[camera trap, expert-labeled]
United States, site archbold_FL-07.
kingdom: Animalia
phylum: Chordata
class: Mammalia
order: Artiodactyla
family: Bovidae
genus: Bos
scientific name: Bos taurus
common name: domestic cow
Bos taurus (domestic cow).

--

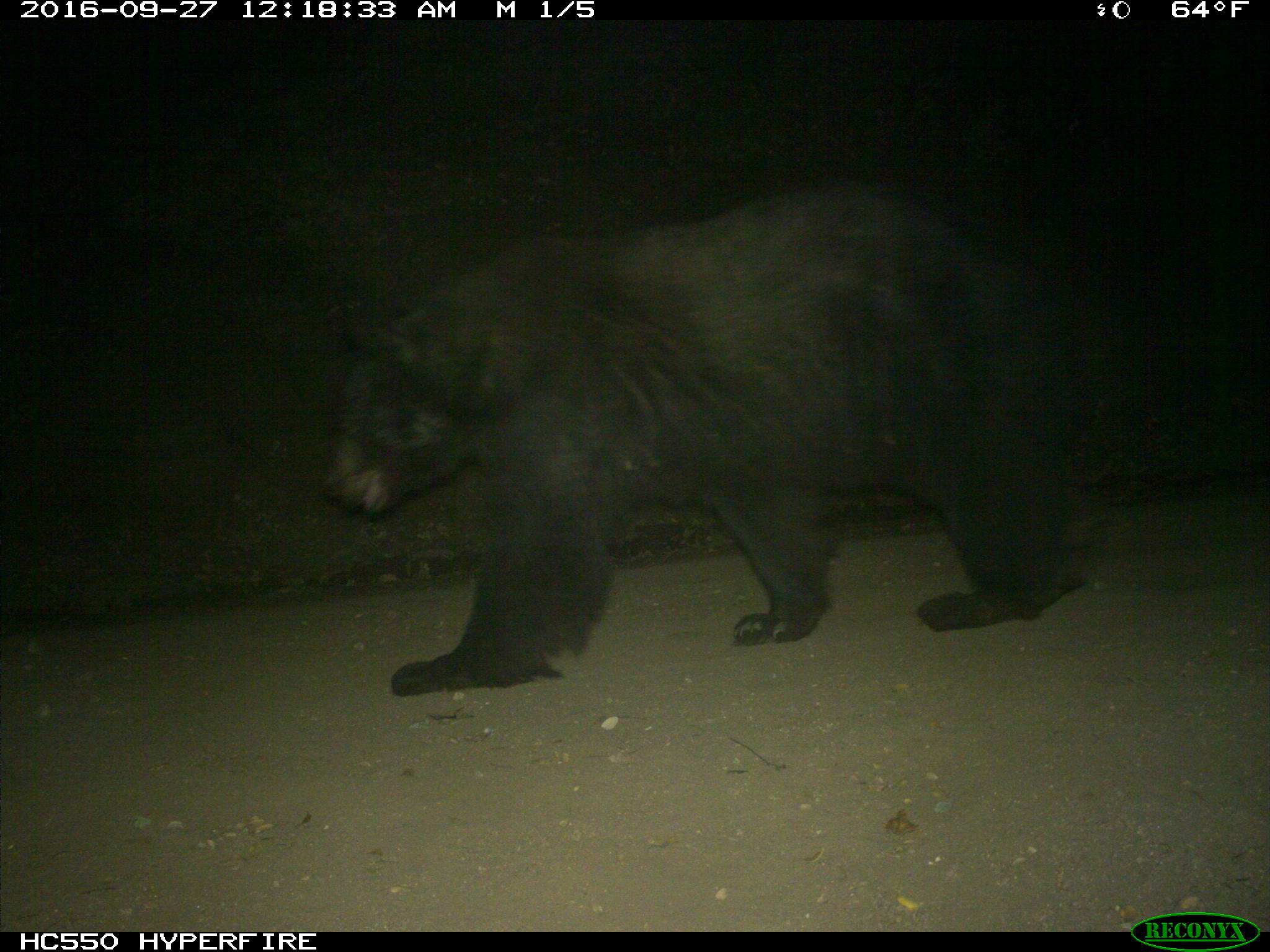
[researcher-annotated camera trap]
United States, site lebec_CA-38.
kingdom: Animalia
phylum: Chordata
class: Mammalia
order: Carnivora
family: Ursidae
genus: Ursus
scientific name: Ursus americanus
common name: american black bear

* _EXERCISE_:
Beginning at the line above with "order: Carnivora" and finishing at the line with "common name: american black bear", return each line exactly and return nothing else.

* _EXERCISE OUTPUT_:
order: Carnivora
family: Ursidae
genus: Ursus
scientific name: Ursus americanus
common name: american black bear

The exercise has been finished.